● RECORDS SHOWN
^^^^
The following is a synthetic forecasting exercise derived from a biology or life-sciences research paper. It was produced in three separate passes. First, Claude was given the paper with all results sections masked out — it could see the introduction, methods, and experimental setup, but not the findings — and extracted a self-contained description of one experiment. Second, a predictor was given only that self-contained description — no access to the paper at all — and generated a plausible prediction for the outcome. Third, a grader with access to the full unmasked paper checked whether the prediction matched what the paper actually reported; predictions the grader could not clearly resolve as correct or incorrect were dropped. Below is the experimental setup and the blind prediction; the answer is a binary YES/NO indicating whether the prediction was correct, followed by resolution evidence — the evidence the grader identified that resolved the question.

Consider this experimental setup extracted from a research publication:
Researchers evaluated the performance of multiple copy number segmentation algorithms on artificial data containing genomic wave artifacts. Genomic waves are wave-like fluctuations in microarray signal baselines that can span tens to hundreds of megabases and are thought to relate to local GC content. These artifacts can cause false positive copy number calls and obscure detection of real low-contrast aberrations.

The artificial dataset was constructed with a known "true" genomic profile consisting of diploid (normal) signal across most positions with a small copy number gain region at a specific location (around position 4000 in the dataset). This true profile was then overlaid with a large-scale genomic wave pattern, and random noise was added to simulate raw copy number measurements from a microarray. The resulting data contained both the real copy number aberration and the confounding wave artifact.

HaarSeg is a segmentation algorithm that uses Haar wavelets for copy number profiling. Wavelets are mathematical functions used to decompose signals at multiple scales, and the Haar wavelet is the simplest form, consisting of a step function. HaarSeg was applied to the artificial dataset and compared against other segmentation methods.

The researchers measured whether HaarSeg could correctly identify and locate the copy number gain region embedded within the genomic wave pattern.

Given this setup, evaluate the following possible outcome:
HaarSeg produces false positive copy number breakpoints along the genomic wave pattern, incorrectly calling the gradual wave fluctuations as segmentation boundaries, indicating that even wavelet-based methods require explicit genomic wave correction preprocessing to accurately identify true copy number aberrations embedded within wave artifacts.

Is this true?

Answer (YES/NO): NO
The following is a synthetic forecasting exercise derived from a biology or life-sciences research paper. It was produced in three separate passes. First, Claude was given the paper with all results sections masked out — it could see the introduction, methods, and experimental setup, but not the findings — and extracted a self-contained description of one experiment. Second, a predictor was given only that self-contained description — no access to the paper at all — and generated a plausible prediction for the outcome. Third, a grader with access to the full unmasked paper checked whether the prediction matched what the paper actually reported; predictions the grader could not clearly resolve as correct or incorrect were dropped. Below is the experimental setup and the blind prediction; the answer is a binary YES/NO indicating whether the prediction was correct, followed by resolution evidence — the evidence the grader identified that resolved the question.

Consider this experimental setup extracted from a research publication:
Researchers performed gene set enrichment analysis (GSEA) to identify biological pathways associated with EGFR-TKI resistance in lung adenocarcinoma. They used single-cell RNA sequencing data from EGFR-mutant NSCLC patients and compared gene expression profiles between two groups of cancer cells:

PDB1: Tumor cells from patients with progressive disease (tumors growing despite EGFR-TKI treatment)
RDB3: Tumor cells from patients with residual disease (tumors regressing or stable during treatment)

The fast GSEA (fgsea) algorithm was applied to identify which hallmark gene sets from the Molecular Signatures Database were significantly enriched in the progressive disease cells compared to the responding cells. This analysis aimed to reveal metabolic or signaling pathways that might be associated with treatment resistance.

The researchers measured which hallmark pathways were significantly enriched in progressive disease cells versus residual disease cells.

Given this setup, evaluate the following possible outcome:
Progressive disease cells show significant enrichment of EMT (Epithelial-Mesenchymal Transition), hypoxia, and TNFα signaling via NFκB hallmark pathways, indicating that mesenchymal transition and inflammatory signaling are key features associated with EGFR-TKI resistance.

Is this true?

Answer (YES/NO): NO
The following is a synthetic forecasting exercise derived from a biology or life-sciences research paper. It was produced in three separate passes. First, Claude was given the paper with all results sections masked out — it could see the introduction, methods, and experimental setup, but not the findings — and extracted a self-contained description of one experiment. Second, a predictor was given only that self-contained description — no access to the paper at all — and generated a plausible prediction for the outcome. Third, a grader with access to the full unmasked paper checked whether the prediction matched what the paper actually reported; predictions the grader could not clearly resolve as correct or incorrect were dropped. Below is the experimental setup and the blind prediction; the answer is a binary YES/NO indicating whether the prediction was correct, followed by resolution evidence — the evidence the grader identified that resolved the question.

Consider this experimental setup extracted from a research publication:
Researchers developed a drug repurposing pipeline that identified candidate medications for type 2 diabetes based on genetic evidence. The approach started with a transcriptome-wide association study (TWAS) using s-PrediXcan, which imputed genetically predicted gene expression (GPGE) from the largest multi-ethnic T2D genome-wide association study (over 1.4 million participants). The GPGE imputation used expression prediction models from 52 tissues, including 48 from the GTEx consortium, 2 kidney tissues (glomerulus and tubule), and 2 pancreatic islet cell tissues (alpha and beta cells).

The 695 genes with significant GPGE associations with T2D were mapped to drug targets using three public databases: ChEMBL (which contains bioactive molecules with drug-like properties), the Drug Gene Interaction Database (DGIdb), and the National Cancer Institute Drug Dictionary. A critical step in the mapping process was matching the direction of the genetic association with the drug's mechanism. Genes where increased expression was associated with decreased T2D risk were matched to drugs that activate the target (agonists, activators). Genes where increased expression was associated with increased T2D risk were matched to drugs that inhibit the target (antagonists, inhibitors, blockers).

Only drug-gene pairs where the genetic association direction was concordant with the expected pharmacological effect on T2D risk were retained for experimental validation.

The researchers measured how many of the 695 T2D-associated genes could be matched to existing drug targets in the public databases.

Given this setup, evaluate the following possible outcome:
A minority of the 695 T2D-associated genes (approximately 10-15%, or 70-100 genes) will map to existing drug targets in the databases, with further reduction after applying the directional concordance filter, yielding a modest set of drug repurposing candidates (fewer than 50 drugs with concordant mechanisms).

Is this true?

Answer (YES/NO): NO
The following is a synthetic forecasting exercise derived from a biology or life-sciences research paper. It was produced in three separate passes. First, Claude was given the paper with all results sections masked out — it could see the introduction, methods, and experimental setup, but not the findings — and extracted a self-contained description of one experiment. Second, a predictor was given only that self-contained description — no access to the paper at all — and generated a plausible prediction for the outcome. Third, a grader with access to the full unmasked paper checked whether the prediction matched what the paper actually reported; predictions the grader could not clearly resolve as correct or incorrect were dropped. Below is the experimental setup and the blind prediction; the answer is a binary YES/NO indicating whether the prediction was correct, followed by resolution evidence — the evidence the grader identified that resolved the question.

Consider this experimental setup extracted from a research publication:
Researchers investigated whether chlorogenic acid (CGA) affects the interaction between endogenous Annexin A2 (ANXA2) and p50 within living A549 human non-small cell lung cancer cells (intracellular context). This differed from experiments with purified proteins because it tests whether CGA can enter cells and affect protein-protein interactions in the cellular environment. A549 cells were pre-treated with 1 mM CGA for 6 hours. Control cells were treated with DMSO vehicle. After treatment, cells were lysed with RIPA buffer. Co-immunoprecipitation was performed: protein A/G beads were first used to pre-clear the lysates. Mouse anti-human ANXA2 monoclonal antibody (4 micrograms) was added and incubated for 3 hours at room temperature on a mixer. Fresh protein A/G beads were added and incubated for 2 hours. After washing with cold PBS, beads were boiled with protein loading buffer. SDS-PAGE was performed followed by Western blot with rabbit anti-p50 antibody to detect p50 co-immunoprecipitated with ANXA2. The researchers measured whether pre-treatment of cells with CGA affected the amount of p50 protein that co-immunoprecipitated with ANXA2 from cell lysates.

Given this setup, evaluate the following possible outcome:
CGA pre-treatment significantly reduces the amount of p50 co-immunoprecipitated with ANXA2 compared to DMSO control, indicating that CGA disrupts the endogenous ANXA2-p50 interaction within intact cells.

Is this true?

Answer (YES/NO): YES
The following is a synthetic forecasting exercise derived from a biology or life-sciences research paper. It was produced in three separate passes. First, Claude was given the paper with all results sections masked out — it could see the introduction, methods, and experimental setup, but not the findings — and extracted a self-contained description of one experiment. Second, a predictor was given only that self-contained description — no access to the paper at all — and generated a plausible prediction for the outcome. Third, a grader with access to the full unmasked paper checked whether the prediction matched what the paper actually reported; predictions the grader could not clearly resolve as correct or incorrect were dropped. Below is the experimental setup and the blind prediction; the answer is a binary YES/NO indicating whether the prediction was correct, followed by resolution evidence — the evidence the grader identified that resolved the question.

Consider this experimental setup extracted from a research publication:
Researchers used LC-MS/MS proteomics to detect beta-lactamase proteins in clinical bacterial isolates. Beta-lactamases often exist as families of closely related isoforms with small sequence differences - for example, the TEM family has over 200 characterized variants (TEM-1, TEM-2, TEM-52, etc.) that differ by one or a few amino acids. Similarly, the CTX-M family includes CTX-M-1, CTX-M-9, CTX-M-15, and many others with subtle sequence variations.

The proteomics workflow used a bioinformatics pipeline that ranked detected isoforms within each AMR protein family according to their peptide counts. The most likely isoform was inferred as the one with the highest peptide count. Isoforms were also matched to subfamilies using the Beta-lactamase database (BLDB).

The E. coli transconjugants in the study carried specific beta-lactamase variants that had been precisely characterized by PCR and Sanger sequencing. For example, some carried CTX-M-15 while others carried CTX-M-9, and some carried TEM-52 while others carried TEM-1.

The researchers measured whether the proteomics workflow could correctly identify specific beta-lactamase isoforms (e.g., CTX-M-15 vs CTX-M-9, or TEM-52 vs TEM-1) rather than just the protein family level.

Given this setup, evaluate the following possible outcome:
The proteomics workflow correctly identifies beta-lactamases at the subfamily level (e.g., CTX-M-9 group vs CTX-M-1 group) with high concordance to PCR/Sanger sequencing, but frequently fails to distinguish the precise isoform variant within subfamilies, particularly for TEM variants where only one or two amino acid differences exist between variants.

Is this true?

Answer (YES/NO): YES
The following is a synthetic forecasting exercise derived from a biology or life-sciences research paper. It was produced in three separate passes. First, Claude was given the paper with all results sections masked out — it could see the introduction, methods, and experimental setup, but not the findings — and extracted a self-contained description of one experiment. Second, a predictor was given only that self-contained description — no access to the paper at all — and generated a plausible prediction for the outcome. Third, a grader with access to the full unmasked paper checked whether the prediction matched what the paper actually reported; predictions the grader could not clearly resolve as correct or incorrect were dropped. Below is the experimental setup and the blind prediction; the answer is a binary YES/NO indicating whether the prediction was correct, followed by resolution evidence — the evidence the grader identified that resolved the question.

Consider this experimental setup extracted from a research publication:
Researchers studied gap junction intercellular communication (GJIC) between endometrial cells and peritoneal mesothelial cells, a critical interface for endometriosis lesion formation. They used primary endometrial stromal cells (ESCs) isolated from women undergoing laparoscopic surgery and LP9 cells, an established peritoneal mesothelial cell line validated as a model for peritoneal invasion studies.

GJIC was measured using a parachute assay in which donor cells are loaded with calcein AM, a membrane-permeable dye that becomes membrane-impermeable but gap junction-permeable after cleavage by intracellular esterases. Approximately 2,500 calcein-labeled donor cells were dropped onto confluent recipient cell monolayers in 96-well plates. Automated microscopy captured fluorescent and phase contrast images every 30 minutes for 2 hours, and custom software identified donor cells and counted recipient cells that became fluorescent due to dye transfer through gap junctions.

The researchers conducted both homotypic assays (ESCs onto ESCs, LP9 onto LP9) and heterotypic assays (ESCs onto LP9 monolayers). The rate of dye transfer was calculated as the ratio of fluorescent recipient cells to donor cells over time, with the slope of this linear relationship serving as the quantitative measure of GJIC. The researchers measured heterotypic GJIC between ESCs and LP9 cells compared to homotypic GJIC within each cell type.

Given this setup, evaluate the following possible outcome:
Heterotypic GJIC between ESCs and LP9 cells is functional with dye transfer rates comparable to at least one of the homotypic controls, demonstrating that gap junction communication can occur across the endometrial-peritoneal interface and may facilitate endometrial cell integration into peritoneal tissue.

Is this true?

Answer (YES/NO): NO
^^^^
● EXERCISE DESCRIPTION
Your answer should consist of each line above in which "tumors" appears.

● THE ANSWER
PDB1: Tumor cells from patients with progressive disease (tumors growing despite EGFR-TKI treatment)
RDB3: Tumor cells from patients with residual disease (tumors regressing or stable during treatment)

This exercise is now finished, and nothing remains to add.